▶ _VOTRE TÂCHE_: Reprenez le texte sur le champion du monde des lourds après sa dernière phrase et poursuivez-le.

▶ _SECTION DU TEXTE_:
■ ■ ■

Mordu. Il faut l’être pour se lever tous les matins à 4h30, s’enfiler trois œufs au plat, du porridge et une saucisse avant d’aller soulever de la fonte pendant deux ou trois heures, à cinquante ans bien tapés. Pas évident de se défaire de ces bonnes vieilles habitudes.
Redevenir champion du monde des lourds. Pour la cinquième fois. Coûte que coûte. C’était ton idée fixe.
On avait bien essayé de t’enterrer. En 1994, on t’avait même diagnostiqué une maladie cardiaque. Tu t’étais arrêté un an, avant de revenir avec une drôle d’idée en tête : Mike Tyson.
Contrairement à Berbick, Tucker ou Spinks, déjà battus avant même le premier coup de gong, Mike ne t’avait jamais fait trembler. Vous vous étiez croisés en amateurs, à plusieurs reprises, lui en lourds, toi en lourd-légers. Puis, vous vous étiez perdus de vue. Jusqu’en 1996.

■ ■ ■

Entrées de données enregistrées
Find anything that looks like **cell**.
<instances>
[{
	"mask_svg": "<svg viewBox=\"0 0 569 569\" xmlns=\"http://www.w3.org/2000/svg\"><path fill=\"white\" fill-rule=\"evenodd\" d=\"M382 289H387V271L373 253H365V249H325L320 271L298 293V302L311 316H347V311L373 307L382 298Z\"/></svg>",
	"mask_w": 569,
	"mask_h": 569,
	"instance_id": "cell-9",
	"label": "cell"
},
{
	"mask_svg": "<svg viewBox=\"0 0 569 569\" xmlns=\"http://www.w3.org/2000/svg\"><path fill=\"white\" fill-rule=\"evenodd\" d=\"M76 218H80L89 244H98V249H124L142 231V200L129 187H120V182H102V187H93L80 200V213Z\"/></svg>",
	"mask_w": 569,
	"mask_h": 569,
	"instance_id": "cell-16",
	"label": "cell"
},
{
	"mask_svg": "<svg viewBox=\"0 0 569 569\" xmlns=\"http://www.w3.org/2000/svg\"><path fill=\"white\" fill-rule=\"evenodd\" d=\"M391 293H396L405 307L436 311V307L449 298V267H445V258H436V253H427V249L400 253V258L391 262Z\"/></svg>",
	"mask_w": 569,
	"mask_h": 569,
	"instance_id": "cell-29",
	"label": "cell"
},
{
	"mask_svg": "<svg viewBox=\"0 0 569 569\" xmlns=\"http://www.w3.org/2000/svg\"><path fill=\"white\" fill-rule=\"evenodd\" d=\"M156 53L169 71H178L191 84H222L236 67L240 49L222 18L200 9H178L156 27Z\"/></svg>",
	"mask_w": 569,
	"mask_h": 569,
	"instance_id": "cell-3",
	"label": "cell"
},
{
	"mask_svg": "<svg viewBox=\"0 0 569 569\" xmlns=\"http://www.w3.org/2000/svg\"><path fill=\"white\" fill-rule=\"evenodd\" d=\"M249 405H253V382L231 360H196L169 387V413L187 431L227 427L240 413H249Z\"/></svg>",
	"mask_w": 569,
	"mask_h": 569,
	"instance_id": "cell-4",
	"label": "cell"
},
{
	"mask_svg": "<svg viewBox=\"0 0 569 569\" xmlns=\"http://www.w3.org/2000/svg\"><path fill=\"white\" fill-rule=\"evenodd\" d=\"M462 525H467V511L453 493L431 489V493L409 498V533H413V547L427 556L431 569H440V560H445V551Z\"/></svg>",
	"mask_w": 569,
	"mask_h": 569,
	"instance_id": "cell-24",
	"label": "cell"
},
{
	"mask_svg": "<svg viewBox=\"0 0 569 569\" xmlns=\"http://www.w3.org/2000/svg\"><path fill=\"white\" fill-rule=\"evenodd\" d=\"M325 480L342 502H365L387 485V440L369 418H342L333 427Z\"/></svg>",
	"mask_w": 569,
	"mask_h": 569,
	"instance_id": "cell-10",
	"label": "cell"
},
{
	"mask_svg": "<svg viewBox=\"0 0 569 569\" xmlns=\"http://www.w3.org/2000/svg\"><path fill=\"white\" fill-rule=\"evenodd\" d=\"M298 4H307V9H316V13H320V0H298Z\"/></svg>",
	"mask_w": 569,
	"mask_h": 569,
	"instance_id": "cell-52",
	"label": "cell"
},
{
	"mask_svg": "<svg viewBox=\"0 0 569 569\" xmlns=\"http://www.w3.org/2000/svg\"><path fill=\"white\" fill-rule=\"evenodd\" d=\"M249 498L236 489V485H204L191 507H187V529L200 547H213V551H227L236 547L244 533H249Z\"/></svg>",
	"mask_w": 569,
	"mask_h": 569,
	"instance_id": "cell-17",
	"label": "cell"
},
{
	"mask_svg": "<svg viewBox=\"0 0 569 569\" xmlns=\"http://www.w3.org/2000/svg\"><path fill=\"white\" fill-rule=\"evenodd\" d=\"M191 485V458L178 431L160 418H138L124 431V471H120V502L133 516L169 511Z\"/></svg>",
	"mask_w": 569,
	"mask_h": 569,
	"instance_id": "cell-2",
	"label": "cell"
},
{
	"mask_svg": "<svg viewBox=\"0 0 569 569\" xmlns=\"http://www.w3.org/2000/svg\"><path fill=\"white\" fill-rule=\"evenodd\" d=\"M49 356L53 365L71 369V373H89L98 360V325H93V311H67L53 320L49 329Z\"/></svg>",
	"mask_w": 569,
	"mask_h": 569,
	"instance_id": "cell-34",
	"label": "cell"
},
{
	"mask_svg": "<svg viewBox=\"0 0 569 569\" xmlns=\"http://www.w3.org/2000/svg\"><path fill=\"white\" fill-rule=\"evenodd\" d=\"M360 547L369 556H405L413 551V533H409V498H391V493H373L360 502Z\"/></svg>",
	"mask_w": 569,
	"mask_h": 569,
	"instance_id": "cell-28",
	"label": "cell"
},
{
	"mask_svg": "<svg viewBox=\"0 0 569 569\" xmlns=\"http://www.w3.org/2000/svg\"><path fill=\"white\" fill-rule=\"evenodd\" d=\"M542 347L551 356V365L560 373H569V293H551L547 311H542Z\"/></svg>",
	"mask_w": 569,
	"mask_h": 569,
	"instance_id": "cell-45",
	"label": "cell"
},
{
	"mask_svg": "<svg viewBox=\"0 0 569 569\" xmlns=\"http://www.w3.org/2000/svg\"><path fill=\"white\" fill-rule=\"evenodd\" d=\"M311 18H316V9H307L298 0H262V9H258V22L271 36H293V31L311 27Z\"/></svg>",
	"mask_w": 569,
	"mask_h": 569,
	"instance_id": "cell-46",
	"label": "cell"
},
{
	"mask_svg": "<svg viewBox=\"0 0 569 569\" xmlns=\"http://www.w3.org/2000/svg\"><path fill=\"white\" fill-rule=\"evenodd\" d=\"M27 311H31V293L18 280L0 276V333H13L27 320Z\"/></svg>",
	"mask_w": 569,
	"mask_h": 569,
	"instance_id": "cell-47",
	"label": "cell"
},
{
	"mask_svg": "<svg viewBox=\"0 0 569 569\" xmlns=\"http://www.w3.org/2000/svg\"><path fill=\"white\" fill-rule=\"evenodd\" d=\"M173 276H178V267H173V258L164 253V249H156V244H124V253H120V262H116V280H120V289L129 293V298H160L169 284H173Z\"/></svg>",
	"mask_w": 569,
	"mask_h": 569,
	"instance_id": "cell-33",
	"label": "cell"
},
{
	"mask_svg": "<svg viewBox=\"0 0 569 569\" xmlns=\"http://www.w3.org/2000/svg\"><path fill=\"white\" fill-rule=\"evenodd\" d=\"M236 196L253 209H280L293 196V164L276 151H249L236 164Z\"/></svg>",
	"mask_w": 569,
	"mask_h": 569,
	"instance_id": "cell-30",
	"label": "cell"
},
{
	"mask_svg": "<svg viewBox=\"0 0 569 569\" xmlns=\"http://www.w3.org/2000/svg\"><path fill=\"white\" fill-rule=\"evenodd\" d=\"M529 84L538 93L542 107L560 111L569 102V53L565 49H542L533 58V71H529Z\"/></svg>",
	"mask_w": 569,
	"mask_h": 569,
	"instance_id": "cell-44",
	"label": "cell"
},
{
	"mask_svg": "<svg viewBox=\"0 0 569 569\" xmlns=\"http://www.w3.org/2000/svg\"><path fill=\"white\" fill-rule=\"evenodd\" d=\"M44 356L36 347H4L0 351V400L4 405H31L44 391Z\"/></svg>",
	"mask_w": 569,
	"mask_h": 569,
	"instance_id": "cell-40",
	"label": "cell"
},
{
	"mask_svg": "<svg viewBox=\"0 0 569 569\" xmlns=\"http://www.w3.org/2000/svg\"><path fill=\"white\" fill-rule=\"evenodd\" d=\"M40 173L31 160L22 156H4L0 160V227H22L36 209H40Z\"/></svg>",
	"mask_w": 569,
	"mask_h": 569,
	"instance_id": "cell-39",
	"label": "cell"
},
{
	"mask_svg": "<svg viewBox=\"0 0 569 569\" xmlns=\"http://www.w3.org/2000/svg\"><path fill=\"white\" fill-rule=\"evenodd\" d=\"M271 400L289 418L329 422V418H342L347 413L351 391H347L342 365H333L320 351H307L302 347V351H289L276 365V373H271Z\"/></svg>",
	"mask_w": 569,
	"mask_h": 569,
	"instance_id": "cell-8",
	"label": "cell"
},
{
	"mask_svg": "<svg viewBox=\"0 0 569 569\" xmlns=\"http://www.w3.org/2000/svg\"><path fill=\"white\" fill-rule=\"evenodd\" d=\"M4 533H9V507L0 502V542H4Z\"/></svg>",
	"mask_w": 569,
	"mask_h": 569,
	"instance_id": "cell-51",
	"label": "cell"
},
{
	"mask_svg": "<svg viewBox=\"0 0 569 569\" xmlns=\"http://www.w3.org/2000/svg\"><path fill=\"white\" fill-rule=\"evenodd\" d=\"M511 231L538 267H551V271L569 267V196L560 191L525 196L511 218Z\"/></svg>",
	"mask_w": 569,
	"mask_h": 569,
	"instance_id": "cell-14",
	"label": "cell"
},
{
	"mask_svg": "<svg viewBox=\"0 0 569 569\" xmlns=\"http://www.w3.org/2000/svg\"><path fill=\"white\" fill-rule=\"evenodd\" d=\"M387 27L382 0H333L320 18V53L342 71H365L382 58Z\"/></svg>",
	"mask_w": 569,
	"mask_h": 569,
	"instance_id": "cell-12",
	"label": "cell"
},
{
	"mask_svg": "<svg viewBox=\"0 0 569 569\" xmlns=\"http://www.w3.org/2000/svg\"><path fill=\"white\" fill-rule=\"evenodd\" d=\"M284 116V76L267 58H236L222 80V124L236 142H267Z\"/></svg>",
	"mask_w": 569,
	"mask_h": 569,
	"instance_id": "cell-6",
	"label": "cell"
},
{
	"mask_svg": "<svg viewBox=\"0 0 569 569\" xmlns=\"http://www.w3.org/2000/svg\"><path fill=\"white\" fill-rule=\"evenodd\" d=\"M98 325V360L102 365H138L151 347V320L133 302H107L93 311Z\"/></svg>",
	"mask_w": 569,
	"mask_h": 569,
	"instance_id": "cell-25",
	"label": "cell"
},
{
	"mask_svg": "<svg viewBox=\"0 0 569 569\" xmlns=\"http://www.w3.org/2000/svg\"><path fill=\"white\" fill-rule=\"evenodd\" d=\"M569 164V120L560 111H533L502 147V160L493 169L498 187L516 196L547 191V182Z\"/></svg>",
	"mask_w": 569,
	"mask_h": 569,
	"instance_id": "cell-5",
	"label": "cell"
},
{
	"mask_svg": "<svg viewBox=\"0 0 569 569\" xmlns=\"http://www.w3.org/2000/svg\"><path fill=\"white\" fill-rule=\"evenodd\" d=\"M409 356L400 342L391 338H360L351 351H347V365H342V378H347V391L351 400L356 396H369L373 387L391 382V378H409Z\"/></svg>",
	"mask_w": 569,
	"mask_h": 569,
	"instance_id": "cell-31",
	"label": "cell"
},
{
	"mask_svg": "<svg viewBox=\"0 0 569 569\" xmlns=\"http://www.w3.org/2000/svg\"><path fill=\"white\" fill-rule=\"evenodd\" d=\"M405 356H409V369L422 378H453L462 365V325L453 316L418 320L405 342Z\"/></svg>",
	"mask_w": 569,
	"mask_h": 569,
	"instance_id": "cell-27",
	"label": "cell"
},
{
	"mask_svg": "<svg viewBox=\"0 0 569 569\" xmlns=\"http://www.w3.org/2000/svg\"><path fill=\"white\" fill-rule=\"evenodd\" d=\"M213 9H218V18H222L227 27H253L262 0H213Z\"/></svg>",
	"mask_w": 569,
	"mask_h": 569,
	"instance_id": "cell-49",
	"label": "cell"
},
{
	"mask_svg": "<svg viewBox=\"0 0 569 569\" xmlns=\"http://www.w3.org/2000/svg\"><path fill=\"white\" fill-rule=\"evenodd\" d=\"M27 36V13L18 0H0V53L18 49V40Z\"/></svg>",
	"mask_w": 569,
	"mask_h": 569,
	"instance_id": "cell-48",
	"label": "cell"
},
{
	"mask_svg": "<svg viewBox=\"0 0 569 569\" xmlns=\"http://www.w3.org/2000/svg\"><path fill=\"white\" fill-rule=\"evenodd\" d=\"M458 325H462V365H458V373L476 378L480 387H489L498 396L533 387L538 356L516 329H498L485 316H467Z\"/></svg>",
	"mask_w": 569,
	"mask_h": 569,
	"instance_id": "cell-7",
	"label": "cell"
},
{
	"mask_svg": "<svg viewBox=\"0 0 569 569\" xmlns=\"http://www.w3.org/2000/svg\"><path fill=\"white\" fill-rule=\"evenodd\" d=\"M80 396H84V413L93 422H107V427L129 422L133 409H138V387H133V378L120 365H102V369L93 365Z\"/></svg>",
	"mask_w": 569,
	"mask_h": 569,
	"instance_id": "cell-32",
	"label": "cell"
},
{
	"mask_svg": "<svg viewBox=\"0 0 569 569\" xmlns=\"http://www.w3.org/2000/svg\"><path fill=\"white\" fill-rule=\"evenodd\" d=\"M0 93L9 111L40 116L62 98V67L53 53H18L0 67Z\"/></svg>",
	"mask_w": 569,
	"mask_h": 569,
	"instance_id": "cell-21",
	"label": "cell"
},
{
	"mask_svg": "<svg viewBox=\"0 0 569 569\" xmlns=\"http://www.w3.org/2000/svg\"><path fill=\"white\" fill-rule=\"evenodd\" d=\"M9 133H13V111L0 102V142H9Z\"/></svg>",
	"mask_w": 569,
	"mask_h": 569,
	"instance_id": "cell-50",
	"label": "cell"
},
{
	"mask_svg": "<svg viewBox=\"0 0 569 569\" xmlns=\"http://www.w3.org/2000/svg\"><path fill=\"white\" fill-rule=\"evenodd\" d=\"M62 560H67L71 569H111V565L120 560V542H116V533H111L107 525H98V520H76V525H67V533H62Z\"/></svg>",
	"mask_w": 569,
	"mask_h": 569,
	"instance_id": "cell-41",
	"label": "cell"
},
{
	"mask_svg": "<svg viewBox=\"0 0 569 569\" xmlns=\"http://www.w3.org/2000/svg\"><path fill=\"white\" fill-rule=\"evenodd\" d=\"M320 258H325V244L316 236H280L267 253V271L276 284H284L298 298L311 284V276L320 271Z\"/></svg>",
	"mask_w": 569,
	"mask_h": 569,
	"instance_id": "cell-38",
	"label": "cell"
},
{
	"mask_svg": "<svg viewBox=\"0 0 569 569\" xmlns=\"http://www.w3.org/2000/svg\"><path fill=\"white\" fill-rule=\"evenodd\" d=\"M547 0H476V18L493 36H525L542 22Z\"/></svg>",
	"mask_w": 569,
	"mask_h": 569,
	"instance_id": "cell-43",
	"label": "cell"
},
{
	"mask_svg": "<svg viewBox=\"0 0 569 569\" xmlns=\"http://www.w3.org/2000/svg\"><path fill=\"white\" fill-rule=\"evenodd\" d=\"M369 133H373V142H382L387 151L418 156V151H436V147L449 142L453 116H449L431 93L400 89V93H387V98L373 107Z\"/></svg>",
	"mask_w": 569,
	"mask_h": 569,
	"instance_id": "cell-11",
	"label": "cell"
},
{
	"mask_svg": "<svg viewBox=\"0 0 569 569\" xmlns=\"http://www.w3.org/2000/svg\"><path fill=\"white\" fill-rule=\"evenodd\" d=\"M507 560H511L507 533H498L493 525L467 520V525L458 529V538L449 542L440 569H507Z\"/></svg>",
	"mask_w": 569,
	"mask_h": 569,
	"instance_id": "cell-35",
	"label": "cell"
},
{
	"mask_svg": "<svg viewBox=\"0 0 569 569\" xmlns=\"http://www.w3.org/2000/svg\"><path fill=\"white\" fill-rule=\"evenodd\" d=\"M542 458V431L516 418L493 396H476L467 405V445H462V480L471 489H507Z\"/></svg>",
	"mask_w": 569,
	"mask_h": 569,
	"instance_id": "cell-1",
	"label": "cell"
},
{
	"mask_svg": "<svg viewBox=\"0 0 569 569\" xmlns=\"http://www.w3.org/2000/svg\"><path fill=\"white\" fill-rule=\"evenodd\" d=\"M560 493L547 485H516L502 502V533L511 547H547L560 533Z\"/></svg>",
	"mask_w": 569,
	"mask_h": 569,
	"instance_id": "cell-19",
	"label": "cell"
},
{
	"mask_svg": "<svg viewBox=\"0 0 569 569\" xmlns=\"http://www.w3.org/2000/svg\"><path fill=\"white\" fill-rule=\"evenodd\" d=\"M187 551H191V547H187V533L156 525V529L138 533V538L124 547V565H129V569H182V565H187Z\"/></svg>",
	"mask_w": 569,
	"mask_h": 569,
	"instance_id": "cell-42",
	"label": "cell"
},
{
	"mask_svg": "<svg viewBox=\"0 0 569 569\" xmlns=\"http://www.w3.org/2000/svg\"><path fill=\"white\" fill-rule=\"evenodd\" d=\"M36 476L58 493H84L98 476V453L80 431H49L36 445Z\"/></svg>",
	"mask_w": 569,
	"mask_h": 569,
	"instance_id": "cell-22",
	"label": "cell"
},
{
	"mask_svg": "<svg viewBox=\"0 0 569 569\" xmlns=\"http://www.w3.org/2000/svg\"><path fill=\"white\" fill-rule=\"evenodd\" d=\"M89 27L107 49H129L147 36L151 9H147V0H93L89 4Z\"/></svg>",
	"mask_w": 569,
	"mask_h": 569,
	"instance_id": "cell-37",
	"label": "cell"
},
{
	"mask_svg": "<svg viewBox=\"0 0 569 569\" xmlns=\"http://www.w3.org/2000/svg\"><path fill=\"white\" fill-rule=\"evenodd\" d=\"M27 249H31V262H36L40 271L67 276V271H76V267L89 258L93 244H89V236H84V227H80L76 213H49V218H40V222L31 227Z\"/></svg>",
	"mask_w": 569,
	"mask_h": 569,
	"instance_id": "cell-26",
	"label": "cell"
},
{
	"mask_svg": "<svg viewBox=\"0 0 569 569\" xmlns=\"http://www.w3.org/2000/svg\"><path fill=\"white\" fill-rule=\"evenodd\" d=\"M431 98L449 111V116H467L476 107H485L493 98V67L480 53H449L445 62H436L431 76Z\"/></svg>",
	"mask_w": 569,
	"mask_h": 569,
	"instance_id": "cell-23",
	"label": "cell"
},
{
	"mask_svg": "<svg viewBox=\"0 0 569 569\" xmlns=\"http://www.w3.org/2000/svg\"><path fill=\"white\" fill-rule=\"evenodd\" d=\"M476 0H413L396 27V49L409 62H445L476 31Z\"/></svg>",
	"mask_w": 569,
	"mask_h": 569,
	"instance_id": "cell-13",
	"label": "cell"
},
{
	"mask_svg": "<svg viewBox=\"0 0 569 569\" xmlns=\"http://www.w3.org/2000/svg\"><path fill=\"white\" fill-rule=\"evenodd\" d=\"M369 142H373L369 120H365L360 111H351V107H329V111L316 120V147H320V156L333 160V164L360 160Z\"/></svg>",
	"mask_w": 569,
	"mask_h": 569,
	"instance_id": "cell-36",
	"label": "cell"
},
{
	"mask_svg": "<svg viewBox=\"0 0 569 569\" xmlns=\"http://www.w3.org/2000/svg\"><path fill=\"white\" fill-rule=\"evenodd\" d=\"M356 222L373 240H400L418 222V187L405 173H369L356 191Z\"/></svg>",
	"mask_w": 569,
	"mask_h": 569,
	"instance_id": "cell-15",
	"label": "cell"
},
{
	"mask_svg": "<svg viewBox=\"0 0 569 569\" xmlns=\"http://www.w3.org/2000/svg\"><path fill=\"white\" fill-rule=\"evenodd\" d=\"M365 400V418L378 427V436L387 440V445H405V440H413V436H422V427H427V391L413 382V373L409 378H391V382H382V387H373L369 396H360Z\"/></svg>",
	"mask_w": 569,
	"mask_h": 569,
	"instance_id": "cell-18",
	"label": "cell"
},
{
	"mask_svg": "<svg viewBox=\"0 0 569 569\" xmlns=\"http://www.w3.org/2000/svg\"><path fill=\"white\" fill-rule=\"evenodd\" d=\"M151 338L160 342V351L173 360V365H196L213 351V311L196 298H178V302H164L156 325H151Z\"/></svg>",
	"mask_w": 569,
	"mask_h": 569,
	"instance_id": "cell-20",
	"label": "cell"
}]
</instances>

■ ■ ■

▶ _RÉSULTAT ATTENDU_:
Personne ne misait un dollar sur toi. Tu venais de prendre une peignée contre Riddick Bowe et de piocher pour battre l’obscur Bobby Czyz. Mais tu avais bien préparé ton affaire. Plus que Tyson, à coup sûr. Un douze rounds fait rarement bon ménage avec la taule, les nanas, la blanche et la boisson. KO technique à la onzième reprise. Les bookmakers en ont perdu leur latin.
Quelques mois plus tard, pour la revanche, ça avait été la même limonade. Tu avais empoché les deux premières reprises, facile. À quarante secondes de la fin de la troisième, fou de rage, Mike t’avait attrapé l’oreille avant d’en recracher un morceau sur le tapis du ring. Panique générale. Combat interrompu.
Il en fallait plus pour te faire sortir de tes gonds. Le combat avait repris, ton entreprise de démolition s’était poursuivie, avant qu’une seconde morsure ne mette un terme à la mascarade.
Pendant que l’image de ton oreille mutilée faisait le tour du monde, tu avais continué ton petit bonhomme de chemin. En 1999, l’Anglais Lennox Lewis avait dû s’y reprendre à deux fois pour t’enlever tes ceintures de champion du monde des lourds. On t’avait alors prié de raccrocher les gants. Il t’a fallu quinze ans pour t’y résoudre.
Tiens, voilà le réveil qui sonne. Il est 4h30. C’est ton jour de chance papy, il reste trois œufs au fond du frigo.